Please extract each line of the entries below that contains the word "body".

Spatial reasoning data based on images
>> start

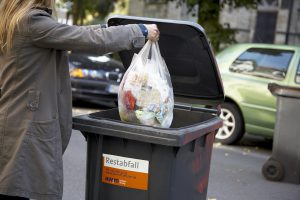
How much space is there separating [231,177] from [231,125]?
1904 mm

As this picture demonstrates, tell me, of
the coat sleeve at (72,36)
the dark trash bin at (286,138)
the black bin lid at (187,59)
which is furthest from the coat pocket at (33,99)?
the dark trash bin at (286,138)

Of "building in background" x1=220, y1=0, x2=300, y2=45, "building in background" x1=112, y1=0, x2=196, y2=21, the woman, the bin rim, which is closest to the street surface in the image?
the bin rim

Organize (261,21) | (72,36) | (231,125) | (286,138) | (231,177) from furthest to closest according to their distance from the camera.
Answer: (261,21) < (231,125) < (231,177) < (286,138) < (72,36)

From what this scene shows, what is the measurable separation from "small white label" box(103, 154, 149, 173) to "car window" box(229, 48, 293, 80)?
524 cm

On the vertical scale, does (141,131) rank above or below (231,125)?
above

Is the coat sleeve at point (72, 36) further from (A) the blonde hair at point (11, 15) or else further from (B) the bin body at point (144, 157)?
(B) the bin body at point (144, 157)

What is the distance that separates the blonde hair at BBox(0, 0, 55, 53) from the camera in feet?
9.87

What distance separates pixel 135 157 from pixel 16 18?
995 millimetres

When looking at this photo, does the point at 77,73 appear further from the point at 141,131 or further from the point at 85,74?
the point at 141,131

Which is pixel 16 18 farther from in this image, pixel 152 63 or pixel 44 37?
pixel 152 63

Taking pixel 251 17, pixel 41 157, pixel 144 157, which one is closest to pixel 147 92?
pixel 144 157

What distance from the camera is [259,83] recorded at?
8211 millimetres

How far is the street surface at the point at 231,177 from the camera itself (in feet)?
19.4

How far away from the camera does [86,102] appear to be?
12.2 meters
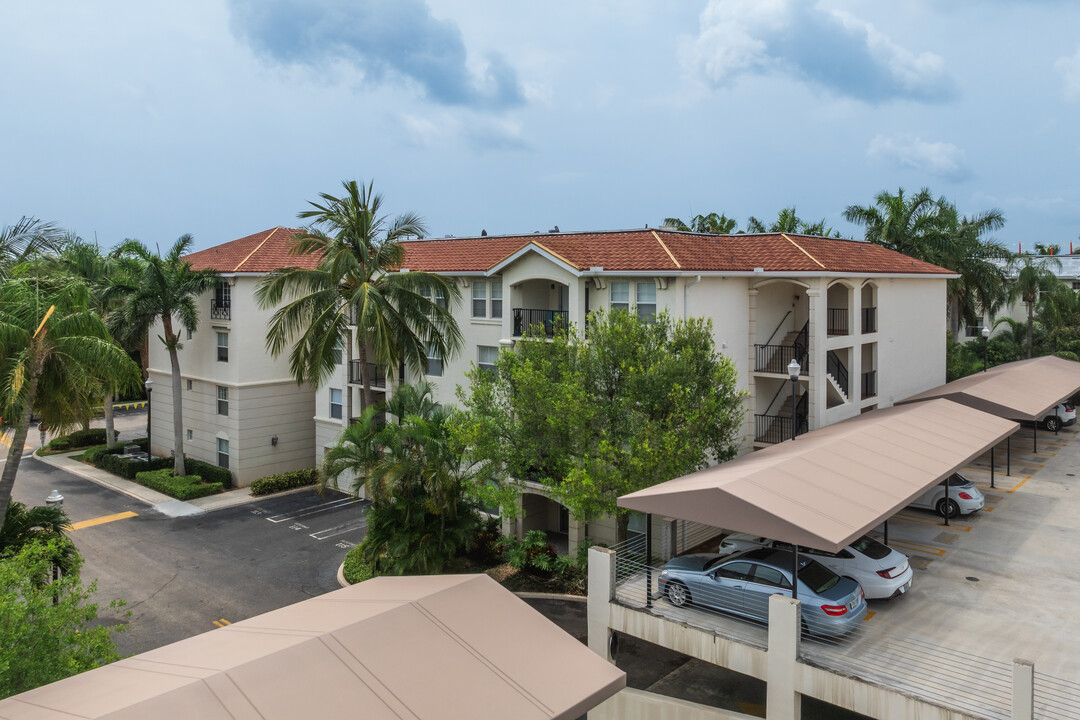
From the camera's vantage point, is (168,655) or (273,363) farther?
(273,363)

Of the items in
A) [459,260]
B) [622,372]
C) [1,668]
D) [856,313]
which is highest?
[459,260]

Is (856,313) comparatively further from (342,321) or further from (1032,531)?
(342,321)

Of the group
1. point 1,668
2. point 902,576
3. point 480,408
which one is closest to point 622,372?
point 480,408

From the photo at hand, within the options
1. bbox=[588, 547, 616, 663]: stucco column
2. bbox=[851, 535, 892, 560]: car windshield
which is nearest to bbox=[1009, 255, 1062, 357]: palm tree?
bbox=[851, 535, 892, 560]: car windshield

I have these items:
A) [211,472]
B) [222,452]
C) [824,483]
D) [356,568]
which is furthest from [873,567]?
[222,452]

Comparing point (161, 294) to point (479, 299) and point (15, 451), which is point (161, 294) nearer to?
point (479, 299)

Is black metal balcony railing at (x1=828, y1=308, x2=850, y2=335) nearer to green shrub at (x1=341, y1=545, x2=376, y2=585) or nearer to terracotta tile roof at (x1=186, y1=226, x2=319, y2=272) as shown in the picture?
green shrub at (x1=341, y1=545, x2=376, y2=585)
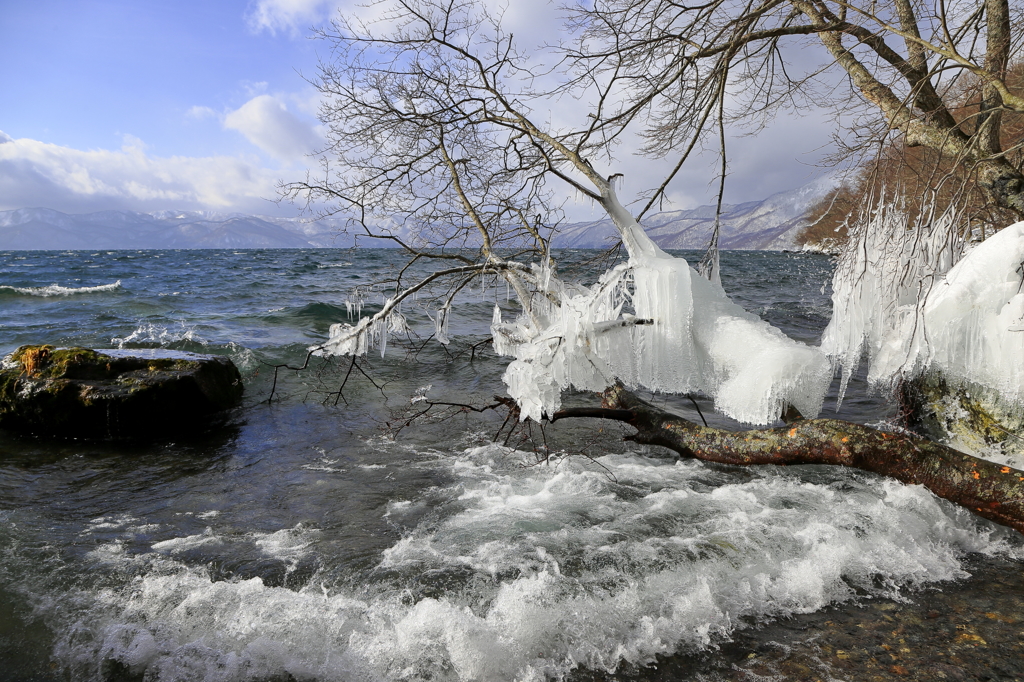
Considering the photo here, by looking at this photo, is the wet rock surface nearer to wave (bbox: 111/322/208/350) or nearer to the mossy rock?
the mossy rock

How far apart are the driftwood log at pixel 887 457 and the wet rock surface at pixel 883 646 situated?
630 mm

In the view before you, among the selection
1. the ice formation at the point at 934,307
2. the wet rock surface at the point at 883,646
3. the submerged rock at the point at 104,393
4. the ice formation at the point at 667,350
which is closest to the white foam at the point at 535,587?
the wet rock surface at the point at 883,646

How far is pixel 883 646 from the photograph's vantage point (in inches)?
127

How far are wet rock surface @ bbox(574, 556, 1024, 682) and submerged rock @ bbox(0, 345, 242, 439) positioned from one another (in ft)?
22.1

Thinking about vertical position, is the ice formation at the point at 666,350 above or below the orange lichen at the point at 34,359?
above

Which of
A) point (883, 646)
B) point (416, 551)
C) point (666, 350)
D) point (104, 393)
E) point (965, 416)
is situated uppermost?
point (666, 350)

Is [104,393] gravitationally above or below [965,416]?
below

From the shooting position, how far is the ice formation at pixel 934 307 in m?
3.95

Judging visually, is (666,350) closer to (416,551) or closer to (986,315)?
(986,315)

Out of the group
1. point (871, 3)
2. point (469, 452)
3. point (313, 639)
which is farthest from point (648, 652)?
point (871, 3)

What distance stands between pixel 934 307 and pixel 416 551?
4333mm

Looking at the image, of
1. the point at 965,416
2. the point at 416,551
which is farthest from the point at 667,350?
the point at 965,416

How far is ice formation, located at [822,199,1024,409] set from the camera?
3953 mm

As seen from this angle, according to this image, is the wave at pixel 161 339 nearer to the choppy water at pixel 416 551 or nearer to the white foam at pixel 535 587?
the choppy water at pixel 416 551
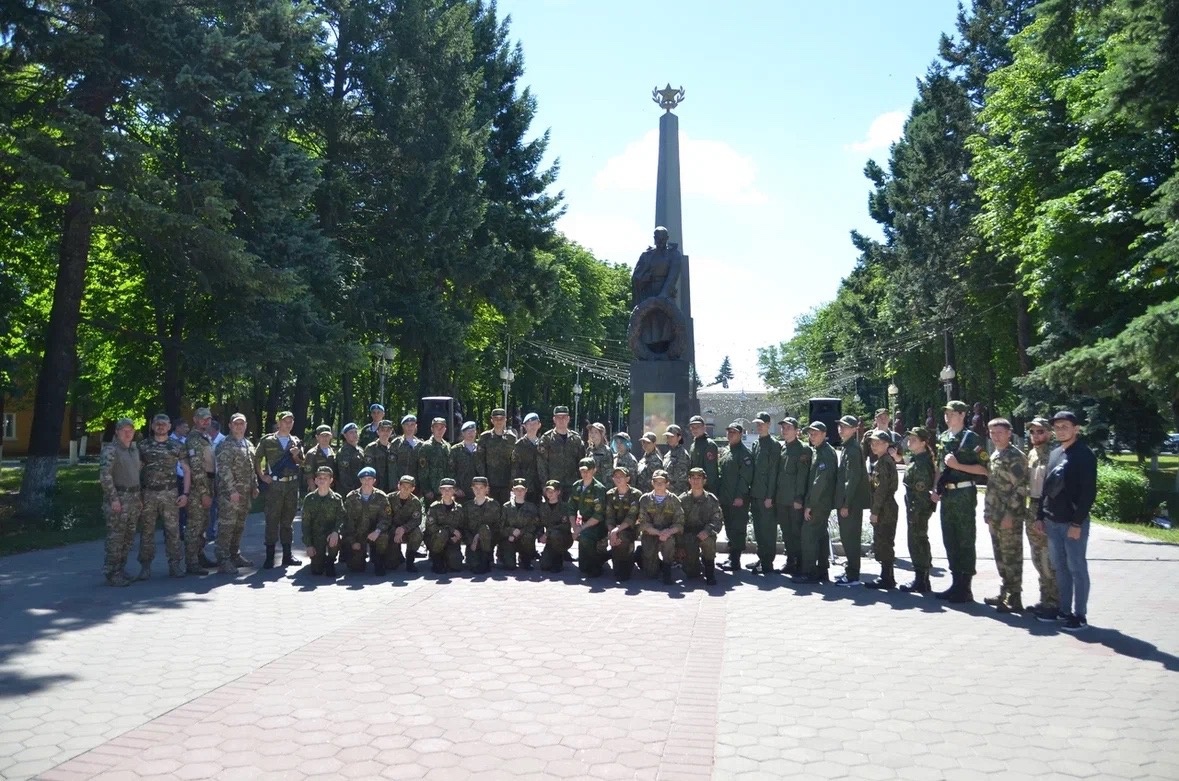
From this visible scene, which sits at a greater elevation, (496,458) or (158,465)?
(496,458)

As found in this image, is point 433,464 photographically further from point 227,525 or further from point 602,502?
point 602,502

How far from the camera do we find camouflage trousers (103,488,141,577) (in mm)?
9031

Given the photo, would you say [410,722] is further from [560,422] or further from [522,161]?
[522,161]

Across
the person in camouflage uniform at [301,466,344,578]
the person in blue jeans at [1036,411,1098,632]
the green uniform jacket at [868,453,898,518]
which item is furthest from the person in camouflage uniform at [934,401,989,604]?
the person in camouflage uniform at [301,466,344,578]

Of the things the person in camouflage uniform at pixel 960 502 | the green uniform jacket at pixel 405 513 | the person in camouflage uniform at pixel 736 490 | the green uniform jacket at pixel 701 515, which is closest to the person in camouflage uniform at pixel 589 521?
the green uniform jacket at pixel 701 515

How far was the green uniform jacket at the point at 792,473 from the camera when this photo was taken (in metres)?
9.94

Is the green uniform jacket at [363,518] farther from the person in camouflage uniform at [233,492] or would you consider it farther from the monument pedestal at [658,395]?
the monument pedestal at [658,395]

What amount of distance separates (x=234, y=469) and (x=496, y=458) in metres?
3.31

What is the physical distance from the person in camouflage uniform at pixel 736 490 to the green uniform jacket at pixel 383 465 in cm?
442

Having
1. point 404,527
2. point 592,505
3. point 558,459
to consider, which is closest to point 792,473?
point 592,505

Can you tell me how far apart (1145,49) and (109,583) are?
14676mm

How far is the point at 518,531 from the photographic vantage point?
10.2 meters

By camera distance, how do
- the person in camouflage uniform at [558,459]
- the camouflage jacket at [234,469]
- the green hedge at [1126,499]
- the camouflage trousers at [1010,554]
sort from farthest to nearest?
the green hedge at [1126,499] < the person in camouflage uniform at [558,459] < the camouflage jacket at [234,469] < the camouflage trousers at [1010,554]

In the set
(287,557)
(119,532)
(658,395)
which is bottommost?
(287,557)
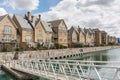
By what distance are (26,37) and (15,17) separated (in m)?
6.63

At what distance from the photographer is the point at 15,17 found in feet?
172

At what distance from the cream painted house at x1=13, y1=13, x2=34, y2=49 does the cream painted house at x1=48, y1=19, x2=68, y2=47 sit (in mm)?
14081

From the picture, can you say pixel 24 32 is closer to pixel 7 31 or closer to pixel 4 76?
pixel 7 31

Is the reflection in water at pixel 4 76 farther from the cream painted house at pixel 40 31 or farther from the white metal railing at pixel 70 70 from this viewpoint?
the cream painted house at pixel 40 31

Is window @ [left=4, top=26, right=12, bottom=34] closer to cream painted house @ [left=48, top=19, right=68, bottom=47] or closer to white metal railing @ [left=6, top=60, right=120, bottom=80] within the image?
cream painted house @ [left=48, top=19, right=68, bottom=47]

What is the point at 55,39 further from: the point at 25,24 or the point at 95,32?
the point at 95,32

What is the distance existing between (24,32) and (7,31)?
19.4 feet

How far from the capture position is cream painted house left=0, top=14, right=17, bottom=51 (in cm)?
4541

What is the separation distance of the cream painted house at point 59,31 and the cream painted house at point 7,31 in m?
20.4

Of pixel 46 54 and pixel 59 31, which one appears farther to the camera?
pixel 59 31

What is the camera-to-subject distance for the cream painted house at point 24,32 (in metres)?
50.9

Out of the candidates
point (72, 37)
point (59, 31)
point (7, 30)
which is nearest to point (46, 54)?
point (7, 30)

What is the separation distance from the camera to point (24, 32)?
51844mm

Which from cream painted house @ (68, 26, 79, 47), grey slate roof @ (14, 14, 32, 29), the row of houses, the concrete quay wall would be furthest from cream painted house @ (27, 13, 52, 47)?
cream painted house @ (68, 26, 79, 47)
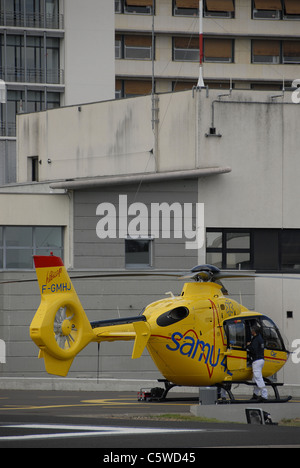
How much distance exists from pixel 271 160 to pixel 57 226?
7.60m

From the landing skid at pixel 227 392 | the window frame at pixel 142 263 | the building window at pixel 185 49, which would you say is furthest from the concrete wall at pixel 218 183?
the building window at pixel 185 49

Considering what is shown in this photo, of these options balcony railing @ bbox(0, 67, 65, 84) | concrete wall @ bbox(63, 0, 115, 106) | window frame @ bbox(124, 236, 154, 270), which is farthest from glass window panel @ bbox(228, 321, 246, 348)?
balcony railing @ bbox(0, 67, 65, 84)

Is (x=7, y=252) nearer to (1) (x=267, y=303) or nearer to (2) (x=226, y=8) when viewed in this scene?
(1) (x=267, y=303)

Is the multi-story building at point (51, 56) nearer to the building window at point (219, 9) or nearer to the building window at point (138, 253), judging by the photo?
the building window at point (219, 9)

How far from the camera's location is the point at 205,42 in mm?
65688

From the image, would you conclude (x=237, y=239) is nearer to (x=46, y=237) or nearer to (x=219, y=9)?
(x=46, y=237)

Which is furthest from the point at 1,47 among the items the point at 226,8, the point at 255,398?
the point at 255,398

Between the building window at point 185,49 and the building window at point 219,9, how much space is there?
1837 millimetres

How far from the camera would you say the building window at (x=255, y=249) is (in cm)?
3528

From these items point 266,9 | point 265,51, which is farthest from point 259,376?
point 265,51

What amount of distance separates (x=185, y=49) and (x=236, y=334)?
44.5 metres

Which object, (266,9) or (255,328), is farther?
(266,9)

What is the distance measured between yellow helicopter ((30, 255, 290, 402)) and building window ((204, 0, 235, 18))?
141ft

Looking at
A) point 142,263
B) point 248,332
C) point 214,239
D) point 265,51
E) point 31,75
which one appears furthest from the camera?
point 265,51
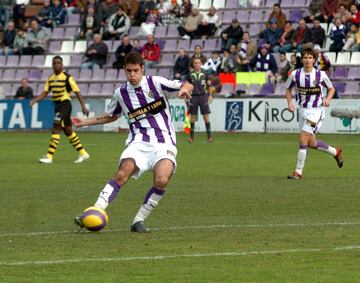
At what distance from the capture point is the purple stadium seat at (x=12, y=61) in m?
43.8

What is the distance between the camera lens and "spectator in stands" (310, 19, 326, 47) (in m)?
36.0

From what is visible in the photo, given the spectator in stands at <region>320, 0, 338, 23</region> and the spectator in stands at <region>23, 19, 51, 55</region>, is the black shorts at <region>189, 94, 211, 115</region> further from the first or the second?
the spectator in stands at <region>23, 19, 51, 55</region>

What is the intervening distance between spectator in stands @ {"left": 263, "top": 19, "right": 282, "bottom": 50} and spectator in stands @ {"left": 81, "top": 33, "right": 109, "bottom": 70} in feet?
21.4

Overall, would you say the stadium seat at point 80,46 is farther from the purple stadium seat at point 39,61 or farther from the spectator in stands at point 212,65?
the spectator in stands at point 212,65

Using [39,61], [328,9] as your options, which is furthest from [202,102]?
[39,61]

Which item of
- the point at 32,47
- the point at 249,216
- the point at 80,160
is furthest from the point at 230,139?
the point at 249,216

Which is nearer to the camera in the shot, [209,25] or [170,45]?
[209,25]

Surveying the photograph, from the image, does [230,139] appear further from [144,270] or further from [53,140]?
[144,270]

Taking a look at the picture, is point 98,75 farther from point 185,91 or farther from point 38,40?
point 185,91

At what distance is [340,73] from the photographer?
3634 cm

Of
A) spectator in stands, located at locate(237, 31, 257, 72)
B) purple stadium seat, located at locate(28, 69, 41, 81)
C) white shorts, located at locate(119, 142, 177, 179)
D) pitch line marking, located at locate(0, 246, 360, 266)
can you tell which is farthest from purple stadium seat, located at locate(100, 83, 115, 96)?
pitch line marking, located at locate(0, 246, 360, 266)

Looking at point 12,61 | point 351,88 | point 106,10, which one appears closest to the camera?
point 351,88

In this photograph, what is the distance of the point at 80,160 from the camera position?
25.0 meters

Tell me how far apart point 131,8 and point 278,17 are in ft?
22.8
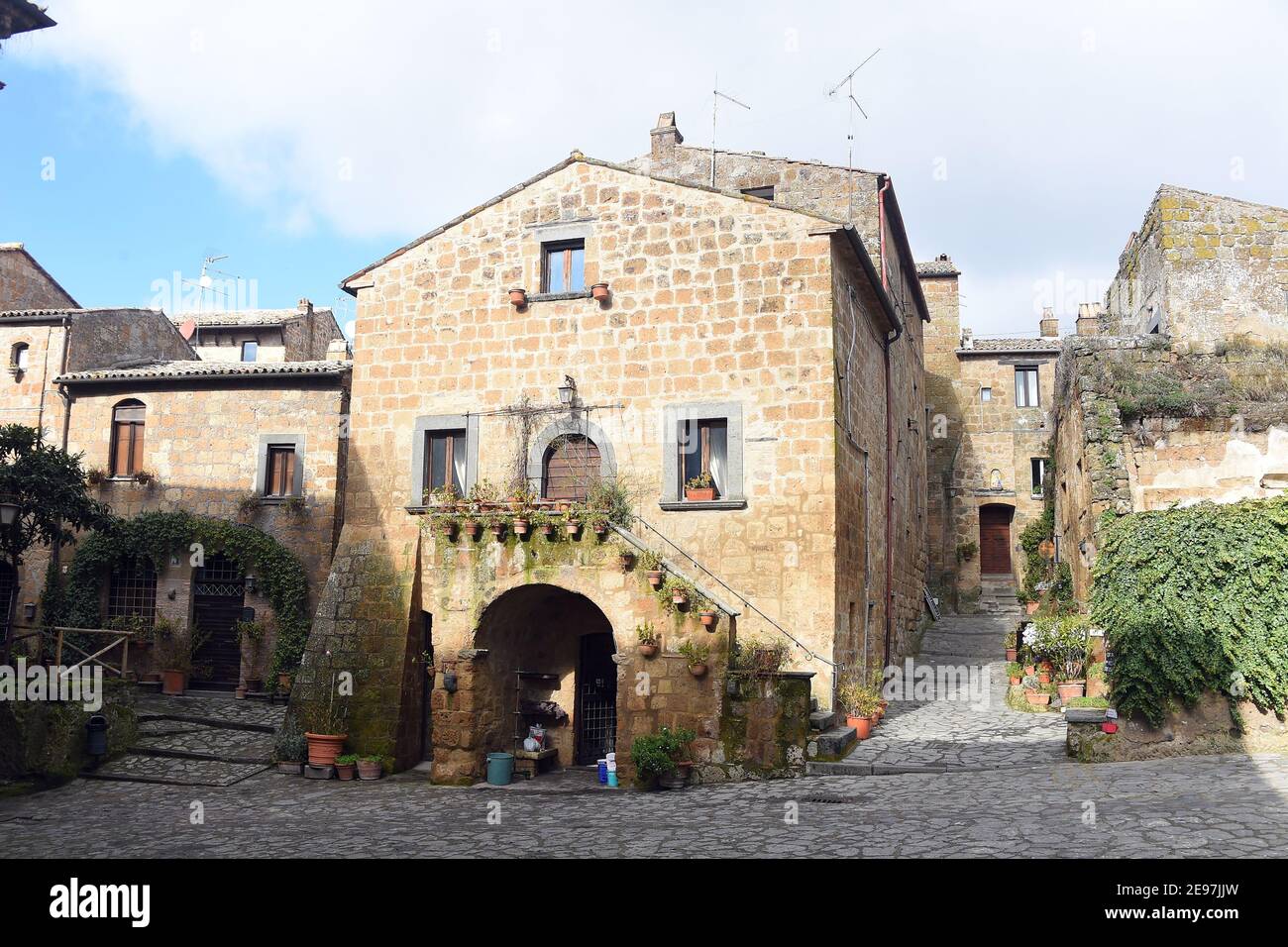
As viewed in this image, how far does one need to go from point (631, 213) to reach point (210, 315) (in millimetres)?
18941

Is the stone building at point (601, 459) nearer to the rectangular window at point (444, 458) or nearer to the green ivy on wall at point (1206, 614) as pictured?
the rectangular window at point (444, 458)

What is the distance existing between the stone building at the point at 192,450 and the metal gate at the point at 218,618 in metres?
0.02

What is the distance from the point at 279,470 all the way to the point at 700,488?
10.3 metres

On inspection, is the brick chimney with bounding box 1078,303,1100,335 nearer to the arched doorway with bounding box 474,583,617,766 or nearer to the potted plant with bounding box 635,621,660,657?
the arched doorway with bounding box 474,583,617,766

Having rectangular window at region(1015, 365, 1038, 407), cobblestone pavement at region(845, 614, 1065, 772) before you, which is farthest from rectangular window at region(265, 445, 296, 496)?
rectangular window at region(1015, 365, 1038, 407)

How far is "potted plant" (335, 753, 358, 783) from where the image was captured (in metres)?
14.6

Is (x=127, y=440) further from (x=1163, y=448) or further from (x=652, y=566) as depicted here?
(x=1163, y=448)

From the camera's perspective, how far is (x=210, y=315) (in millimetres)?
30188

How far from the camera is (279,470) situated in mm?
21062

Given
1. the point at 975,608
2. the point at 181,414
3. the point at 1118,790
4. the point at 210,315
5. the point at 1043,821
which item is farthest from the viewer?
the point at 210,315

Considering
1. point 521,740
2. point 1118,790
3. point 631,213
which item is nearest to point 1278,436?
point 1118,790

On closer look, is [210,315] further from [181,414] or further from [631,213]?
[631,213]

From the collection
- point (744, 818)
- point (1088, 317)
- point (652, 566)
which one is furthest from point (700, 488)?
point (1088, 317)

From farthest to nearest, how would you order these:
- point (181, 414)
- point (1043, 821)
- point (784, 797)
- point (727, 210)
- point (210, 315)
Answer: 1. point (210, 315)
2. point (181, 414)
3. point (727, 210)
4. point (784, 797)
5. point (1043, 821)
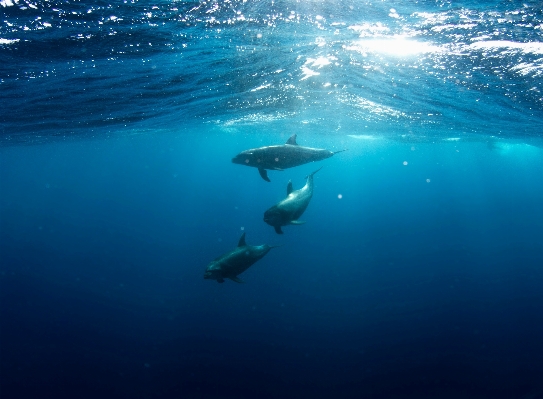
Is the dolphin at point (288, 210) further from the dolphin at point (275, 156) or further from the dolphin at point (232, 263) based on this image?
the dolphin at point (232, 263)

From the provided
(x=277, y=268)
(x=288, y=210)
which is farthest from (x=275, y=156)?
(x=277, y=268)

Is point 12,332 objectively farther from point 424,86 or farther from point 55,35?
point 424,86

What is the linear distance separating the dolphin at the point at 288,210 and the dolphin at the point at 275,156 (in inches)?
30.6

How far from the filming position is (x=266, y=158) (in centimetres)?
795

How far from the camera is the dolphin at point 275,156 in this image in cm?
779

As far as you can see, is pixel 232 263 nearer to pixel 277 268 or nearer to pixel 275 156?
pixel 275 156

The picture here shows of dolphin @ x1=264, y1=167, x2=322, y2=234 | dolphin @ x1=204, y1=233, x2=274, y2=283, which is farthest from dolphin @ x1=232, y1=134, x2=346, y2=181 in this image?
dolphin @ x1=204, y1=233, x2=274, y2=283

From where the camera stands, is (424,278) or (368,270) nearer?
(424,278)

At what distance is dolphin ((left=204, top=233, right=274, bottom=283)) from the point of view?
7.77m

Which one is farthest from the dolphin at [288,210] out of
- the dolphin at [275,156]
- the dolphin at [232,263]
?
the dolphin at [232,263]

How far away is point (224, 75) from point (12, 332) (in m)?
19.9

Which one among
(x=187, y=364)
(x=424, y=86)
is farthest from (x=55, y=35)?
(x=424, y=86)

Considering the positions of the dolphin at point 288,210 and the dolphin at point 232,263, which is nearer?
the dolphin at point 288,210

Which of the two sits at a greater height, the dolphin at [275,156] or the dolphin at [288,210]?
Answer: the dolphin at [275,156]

>> end

RESPONSE TO THIS TASK
Is the coat sleeve at point (72, 36) further from (A) the blonde hair at point (11, 15) or else further from (B) the bin body at point (144, 157)?
(B) the bin body at point (144, 157)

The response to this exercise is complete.